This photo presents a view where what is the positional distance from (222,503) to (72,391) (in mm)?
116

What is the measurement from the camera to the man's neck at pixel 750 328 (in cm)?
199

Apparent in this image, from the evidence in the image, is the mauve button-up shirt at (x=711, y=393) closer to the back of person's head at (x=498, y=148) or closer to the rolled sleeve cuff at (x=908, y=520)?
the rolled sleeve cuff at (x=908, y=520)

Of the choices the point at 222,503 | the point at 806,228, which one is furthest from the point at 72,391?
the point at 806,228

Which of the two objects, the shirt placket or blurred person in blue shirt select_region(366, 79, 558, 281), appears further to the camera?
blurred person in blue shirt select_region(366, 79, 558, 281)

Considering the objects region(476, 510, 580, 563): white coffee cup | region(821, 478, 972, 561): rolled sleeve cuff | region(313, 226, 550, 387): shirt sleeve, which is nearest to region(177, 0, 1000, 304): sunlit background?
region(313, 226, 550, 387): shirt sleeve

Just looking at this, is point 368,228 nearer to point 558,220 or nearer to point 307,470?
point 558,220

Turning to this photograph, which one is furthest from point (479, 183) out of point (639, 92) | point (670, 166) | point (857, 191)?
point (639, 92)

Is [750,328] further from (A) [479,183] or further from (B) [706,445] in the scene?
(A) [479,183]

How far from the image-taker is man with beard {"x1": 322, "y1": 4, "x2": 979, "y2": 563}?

* * * * *

● CHALLENGE: Can you pull out every line above that contains the string "image", matching case exactly? Copy each such line in full.

● FULL SOLUTION:
Apparent in this image, from the evidence in the image, is the mauve button-up shirt at (x=711, y=393) closer to the back of person's head at (x=498, y=148) or closer to the rolled sleeve cuff at (x=908, y=520)?
How far from the image-taker is man with beard {"x1": 322, "y1": 4, "x2": 979, "y2": 563}?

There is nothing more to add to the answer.